:: BRIEF 1 ::
Report every line in the entries below that contains the word "Using", matching its exact case.
>> BEGIN DOCUMENT SEGMENT
UK Parliament / Open data

Domestic Abuse Bill

My Lords, I am very grateful for the comprehensive opening by the noble Lord, Lord Hunt. He and every other noble Lord who has spoken have stressed the urgent need to overhaul and broaden our perpetrator strategy.

Amendment 164 from the noble Baroness, Lady Royall, would correct a very obvious deficiency in the Bill and in our current arrangements for protecting potential victims from known perpetrators who present serious risks to those they may prey on in future, notably women with whom they form new relationships, but sometimes men, when those new partners know little or nothing of their past offending and nothing of the risk they take by being with them.

However, it is not always new partners who may be threatened. Serial stalkers threaten victims they hardly know but who still stand to be harassed by them in life-destroying ways. We know how stalking offences, which may not cause physical harm, can cause long-lasting and sometimes permanent psychological damage. Happy, untroubled lives can easily be reduced to anxious existence only, with work, travel and lives at home overshadowed by ever-present fear.
>> END DOCUMENT SEGMENT
>> BEGIN DATASET ROWS
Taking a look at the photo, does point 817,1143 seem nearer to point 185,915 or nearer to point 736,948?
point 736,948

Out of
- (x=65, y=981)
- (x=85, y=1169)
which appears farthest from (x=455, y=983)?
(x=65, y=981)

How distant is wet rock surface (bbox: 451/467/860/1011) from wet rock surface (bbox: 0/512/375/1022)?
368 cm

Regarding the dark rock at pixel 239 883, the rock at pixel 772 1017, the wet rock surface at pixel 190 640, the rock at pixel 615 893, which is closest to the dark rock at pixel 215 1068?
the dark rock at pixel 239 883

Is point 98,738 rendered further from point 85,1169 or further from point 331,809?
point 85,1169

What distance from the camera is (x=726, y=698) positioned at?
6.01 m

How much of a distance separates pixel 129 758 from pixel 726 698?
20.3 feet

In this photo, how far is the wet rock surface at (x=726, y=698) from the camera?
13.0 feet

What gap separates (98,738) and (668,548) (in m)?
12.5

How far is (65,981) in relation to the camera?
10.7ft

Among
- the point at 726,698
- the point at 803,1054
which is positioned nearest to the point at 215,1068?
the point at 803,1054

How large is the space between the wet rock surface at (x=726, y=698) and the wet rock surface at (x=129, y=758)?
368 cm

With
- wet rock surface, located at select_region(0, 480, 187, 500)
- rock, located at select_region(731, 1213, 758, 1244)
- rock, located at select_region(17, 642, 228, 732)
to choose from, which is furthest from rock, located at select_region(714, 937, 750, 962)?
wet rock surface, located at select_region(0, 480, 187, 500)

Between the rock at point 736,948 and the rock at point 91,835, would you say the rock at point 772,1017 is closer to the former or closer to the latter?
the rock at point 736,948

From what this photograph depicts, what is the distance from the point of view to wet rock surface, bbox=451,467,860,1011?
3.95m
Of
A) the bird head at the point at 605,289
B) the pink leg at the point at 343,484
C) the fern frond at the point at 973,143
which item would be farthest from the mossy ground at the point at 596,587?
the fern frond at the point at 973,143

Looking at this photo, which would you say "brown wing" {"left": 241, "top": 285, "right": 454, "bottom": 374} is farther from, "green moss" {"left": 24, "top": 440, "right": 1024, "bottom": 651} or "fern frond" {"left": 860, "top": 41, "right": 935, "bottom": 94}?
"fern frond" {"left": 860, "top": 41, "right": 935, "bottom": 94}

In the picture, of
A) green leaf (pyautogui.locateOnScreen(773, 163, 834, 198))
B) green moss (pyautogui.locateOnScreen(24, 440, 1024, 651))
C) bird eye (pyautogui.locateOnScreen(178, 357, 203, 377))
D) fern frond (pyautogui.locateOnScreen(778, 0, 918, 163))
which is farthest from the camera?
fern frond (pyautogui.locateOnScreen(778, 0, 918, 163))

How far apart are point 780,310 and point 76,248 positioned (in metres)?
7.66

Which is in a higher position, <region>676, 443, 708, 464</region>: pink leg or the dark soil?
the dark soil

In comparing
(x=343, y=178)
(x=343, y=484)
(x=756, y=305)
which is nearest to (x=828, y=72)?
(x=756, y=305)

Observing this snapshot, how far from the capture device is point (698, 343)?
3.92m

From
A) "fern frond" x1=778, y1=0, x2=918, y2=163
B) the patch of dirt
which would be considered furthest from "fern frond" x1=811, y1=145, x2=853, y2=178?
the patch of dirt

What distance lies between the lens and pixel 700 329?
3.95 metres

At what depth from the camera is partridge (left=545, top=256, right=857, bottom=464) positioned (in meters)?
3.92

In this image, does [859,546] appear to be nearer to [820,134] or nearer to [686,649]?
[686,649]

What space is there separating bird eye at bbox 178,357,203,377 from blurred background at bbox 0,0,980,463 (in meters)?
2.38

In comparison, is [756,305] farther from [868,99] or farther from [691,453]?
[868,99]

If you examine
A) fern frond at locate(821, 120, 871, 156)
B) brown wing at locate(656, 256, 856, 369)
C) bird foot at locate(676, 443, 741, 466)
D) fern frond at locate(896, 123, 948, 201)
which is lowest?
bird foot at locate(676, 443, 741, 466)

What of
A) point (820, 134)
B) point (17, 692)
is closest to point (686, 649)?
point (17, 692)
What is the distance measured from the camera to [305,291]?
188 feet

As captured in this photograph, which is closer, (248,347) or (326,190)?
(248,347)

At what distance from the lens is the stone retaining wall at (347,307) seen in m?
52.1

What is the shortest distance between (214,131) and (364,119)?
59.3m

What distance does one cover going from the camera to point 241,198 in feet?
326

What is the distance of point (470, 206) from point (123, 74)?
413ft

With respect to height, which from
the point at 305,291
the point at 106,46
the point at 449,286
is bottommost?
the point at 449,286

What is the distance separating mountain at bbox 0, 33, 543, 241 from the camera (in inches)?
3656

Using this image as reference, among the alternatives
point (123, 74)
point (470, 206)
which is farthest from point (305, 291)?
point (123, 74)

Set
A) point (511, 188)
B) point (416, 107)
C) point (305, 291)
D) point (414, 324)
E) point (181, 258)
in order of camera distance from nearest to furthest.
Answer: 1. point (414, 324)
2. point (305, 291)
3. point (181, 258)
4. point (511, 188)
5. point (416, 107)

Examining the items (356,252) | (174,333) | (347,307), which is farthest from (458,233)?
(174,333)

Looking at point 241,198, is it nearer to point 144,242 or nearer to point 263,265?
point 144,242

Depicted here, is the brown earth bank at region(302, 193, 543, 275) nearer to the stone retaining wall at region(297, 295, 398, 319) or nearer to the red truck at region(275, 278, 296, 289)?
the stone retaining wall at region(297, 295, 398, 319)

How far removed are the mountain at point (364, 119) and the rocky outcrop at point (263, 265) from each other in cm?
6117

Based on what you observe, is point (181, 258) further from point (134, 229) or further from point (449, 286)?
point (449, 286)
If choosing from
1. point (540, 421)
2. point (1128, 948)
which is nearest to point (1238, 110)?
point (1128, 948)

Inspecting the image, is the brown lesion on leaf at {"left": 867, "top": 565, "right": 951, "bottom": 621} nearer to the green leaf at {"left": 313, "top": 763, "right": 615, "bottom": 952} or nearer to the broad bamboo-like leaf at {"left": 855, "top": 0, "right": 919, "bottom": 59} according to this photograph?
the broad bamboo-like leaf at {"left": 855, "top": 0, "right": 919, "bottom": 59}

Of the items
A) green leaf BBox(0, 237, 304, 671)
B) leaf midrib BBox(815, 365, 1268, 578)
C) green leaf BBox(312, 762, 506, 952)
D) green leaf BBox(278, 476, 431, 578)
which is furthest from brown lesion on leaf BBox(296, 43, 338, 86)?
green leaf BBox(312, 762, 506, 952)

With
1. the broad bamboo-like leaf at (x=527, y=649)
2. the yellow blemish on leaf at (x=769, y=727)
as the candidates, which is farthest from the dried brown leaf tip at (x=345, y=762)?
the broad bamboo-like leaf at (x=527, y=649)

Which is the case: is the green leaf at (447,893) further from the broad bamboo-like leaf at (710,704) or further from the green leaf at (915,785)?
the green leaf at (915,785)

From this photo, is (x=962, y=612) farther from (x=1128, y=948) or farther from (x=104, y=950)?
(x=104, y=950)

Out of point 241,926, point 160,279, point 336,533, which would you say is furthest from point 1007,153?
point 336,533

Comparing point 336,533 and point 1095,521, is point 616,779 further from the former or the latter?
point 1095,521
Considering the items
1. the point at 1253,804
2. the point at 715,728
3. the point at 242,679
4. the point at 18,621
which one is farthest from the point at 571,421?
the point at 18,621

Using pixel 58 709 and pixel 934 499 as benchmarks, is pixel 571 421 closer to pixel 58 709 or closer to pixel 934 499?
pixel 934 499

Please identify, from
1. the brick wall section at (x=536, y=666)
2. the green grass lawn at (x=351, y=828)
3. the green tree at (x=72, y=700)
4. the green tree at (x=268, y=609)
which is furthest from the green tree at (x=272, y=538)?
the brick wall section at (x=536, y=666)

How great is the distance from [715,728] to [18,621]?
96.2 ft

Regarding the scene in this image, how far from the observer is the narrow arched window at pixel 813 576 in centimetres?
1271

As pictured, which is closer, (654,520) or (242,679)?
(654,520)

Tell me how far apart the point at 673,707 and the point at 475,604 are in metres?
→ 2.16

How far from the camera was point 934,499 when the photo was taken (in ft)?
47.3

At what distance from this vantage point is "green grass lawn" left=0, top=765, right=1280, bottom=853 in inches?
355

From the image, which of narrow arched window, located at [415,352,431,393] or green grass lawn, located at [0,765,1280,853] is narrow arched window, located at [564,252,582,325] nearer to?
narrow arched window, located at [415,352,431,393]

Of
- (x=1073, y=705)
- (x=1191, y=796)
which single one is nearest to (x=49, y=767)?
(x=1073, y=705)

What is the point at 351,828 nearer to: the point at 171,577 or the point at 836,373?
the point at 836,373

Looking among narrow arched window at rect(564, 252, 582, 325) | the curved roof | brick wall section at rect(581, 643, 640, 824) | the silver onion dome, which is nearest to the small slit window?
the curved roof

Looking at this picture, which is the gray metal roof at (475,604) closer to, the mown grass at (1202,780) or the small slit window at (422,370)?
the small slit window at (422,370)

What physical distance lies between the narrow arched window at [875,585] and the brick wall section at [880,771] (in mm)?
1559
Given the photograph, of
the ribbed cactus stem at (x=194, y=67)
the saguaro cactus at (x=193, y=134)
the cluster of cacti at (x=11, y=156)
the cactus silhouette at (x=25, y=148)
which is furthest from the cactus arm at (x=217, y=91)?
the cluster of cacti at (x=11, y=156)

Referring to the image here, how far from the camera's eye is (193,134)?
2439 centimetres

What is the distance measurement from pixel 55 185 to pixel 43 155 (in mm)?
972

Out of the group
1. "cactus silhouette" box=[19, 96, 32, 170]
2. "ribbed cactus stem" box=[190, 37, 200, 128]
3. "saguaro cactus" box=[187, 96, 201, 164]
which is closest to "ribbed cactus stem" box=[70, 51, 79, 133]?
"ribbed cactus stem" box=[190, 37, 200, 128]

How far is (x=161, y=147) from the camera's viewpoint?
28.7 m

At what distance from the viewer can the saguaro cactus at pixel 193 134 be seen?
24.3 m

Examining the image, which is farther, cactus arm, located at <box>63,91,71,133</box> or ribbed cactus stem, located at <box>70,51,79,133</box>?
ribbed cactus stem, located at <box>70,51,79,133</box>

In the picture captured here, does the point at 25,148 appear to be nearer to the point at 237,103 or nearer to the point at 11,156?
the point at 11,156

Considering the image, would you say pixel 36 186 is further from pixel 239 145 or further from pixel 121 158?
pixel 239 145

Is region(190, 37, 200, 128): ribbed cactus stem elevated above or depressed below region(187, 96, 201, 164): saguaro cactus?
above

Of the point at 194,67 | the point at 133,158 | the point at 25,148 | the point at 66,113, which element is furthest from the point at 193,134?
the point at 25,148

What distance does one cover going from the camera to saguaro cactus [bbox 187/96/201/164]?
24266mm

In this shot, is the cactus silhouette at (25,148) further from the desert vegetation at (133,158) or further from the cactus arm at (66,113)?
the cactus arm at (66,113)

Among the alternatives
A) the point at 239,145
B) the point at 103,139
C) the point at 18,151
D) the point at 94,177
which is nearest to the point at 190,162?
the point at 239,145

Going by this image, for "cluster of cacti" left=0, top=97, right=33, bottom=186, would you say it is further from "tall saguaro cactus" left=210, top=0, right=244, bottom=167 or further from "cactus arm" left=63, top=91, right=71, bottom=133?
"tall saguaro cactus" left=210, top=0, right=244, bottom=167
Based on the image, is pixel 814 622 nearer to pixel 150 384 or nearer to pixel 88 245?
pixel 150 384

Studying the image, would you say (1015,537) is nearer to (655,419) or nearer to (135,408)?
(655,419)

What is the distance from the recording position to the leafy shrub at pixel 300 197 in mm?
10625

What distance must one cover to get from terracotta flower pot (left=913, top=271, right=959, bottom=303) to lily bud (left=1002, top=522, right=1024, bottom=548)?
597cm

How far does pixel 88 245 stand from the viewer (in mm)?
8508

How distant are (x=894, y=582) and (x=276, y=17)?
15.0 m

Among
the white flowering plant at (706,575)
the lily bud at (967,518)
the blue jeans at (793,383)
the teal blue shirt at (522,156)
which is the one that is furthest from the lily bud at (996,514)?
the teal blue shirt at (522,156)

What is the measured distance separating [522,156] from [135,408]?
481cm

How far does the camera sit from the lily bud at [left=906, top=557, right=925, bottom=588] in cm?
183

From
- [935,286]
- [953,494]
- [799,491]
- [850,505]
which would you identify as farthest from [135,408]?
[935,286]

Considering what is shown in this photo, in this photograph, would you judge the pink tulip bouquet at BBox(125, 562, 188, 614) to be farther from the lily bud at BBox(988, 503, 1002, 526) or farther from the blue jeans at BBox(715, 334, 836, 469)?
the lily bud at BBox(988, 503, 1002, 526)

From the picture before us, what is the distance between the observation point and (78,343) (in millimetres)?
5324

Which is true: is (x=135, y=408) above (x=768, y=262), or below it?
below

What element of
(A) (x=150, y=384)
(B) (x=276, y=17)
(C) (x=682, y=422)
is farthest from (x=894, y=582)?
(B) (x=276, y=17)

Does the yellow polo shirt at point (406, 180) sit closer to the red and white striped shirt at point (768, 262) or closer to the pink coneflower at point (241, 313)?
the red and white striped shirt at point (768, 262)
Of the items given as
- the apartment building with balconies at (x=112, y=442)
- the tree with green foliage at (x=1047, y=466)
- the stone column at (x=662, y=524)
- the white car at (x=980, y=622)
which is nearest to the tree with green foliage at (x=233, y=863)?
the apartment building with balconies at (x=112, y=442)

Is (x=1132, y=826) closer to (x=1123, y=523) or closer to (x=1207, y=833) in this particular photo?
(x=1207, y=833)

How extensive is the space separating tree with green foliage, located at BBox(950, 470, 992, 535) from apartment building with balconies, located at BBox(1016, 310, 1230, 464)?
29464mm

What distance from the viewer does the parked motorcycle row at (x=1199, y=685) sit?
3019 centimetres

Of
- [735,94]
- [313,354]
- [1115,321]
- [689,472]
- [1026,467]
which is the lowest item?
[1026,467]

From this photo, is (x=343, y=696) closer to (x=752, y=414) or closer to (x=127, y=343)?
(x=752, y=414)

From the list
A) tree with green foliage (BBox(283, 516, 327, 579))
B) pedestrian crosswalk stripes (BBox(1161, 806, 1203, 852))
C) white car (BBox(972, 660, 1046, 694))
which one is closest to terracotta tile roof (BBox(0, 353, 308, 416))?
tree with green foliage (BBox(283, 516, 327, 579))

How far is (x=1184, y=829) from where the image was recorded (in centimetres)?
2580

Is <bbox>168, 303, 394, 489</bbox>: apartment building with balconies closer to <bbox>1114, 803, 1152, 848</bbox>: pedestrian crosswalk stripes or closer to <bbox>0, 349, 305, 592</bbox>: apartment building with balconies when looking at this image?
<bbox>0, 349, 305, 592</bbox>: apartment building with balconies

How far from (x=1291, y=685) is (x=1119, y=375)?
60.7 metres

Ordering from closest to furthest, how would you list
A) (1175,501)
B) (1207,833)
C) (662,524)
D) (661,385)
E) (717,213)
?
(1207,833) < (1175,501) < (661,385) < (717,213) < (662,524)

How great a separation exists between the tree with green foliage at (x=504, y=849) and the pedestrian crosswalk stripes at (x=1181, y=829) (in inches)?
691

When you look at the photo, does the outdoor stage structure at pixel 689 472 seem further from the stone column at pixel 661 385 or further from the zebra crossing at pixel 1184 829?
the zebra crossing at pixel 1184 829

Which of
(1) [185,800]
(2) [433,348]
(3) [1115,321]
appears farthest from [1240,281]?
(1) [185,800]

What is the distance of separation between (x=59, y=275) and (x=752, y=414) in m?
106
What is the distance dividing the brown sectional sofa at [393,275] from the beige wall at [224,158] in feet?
>> END DATASET ROWS
:: BRIEF 2 ::
From the Domestic Abuse Bill text above, reproduce the section that begins with the words "UK Parliament /" and ends with "our perpetrator strategy.".

:: WRITTEN RESPONSE 1 ::
Using this image as reference, among the alternatives
Using pixel 58 709 and pixel 934 499 as benchmarks, is pixel 571 421 closer to pixel 58 709 or closer to pixel 934 499?

:: WRITTEN RESPONSE 2 ::
UK Parliament / Open data

Domestic Abuse Bill

My Lords, I am very grateful for the comprehensive opening by the noble Lord, Lord Hunt. He and every other noble Lord who has spoken have stressed the urgent need to overhaul and broaden our perpetrator strategy.